Lucy presented an overview of the work of the project: SKOS-HASSET: a project at the UK Data Archive. The presentation described the headline objectives of applying SKOS to HASSET, testing this via automatic indexing, investigating licensing and improving the user interfaces. Lucy also gave a summary of the progress that the project has made. We are now halfway through the contract and have achieved the following so far:
- SKOS has been applied to HASSET
- A system for the re-application of SKOS to other hierarchies has been established internally
- The texts have been prepared for the automated indexing case study and two corpora (catalogue records and SQB questionnaires) have already been automatically indexed
- The gold standard of manual indexing of questions is taking place (almost 21,000 questions have been indexed so far)
- An evaluation timetable, incorporating both automatic and manual evaluation of the automatic indexing results, has been drawn up
- The research on licences is well under way and the licensing report is expected soon
- Initial requirements for user and management interfaces have been drafted
- The project has been promoted via this blog and at conferences (see earlier blogs!)
Mahmoud presented a thorough review of the data mining work undertaken in Work Package 2: Keyword Indexing with a SKOS Version of HASSET Thesaurus. Mahmoud’s presentation described the work to apply the automatic indexing to the four corpora which we are targeting (catalogue records, SQB questionnaires, full text case studies and support guides and questions/variables taken from Nesstar).

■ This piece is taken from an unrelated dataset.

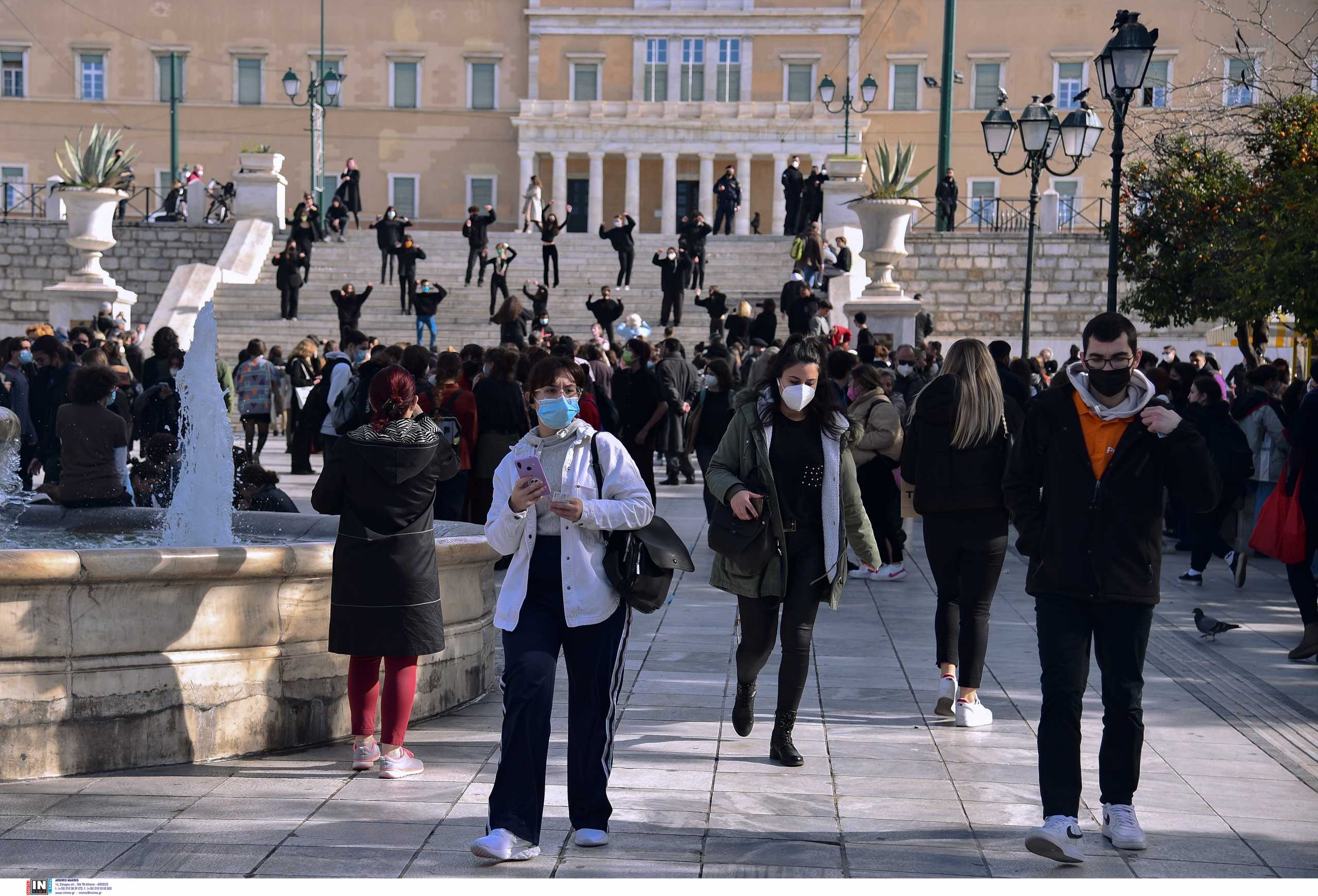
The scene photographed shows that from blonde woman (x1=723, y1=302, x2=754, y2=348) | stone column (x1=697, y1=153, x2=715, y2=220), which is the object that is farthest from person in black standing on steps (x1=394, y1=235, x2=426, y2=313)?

Many interesting questions were fielded, and suggestions given about how to extend work in this area, post-project. A short debate was held about whether it would be possible to apply automatic indexing to the data within the Archive collections; however, it was concluded that questions of copyright, disclosure and data protection would not permit this. Good ideas were also received from colleagues in other faculties regarding ways of extending HASSET via suggestions of new terms provided via automatic indexing. These will be further examined as part of the sustainability work of the project.